“I fall asleep to your voice on my phone every night!” I once heard a guest gush to Terry Gross. At the time, I was listening to Fresh Air via the antiquated technology of radio waves and never caught his name. But the idea stuck. The audio-on-demand nature of the podcast means that smartphone owners now have a near-infinite number of ways to meet a very particular need: filling our heads with pleasant burblings as we drift loose of consciousness at the end of the day. I used to read myself to sleep, but sooner or later I’d have to reach over to turn off the bedside lamp, giving my brain just enough agitation to summon up the things I should have done that day, but didn’t—not to mention all the stuff I shouldn’t have said, but did. Better to fill every mental vacancy with someone else’s voice, as long as it can be set to switch itself off in 30 minutes.
One problem, though: Terry Gross is a great interviewer on a show that books fascinating guests. Likewise, the authors of the books that used to put me to sleep were striving for the exact opposite effect. Most culture intends to be interesting, and in an age of so many competing entertainment options, people are trying harder than ever to seize and hold my attention.
Enter the mini-industry of sleep-inducing podcasts. I don’t mean self-hypnosis, which urges the insomniac listener to relax, clear her mind, imagine some idyllic setting. Instead, a sleepcast—unlike every other pinging, flashing, animated thing on your smartphone—aims to bore.
The ruler of this drowsy kingdom is Drew Ackerman, aka Dearest Scooter, whose podcast Sleep With Me typically ranks somewhere in the Top 50 or so of the most popular subscriptions on iTunes. He also produces Game of Drones, which promises to “fight insomnia with dull recaps” of what is widely regarded as one of the most exciting TV series around. Then there’s Sleep to Strange, in which Ackerman “uses progressive boredom via silly stories to help adults fall asleep.” The titles of these stories include “Former FBLA Reporter Impeached by Model UN,” “A Little Water Globule Trembling With Joy” and “The Geeseman of Oaksterdam.”

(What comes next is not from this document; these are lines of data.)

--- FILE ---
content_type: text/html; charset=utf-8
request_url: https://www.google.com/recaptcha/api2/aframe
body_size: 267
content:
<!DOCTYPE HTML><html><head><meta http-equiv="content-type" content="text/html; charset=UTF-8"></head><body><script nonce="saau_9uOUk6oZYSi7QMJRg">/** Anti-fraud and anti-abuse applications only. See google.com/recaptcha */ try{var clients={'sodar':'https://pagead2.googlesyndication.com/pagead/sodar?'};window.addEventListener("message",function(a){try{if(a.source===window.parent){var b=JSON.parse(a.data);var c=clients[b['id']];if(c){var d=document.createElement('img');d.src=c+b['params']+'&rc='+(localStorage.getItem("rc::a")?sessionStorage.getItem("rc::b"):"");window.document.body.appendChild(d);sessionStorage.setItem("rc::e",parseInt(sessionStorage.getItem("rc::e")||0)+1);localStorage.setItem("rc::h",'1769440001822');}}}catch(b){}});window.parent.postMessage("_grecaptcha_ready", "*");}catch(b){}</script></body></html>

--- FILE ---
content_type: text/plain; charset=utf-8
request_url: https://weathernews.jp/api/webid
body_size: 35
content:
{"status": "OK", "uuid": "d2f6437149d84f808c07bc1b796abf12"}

Ackerman delivers this material in a rambling, hazy mutter that some observers have characterized as sounding “stoned.” He is very good at this, as a phalanx of five-star iTunes reviews from grateful sleepers attests. Sleep With Me always features a preamble before Ackerman launches into one of his soporific tales. The effect is a bit like being hit on the head by one of those giant mallets employed in old Warner Bros. cartoons; I have yet to make it to the actual story before conking out. Lately, Sleep With Me episodes have kicked off with Ackerman talking about the podcast’s iTunes rating, merch (you can buy T-shirts on his website), and the need for listeners to take some kind of survey. This is by far the most potent segment of the recordings. What could be more narcotic than listening to someone else’s entrepreneurial patter?
What Ackerman most sounds like is one of those unkempt, earnest guys you might have known in college, the sort who was almost always entirely sweet and you would later hear had moved into a yurt in Oregon. However, there remains the slight possibility that such a guy will go off the rails and do something truly terrible, and this keeps Sleep With Me from being the perfectly relaxing sleep aid I desire. Don’t get me wrong: It does the job. But a few times I’ve woken up again while the recording was still playing and been troubled by a nagging sense of dread. Although Sleep With Me is spectacularly boring, it is not as cozy and soothing as I would like.
There are surprisingly few alternatives, in that there are basically two, and both have hit upon a mother lode of lulling material that has, until now, gone untapped: the literary short story. Bedtime Stories: Classic Tales for Sleepy Grownups features fiction in the public domain by the likes of Anton Chekhov and Edith Wharton, but the goofy enthusiasm of narrator Parker Leventer (a yoga teacher and actress) sends too many ripples across the stories’ placid surfaces. Besides, most short stories old enough to be used for free in a podcast are dangerously entertaining; I adore Saki, for example, but laughter seldom segues into slumber.
There are insomniacs who swear by the New Yorker’s fiction podcast, in which celebrated authors read the work of other celebrated authors from the magazine’s archives. Readers beyond counting have complained about the tedium of the classic “New Yorker story”—beautifully written but maddeningly uneventful, exactly the qualities to promise a quick trip to the Land of Nod. But no matter how mild the material chosen, with the New Yorker podcast you still never know who’s going to be reading it to you. The voice might grate or whine or lapse into the unspeakably irritating singsong cadence so many writers have adopted for public readings.
At last I discovered Miette’s Bedtime Story Podcast, narrated by a rather mysterious Welsh-sounding lady who is very partial to James Joyce. This turns out to be an ideal combination. Joyce’s stories aren’t boring, but neither do they make a bid for their reader’s attention. You have to come to them, and if you only make it halfway there, you will find yourself idling in a tranquil realm where lovely sentences patter down on you like a warm, soft rain. The gentle lilt of Miette’s voice is what the babysitters of paradise sound like as they murmur their charges into dreamland.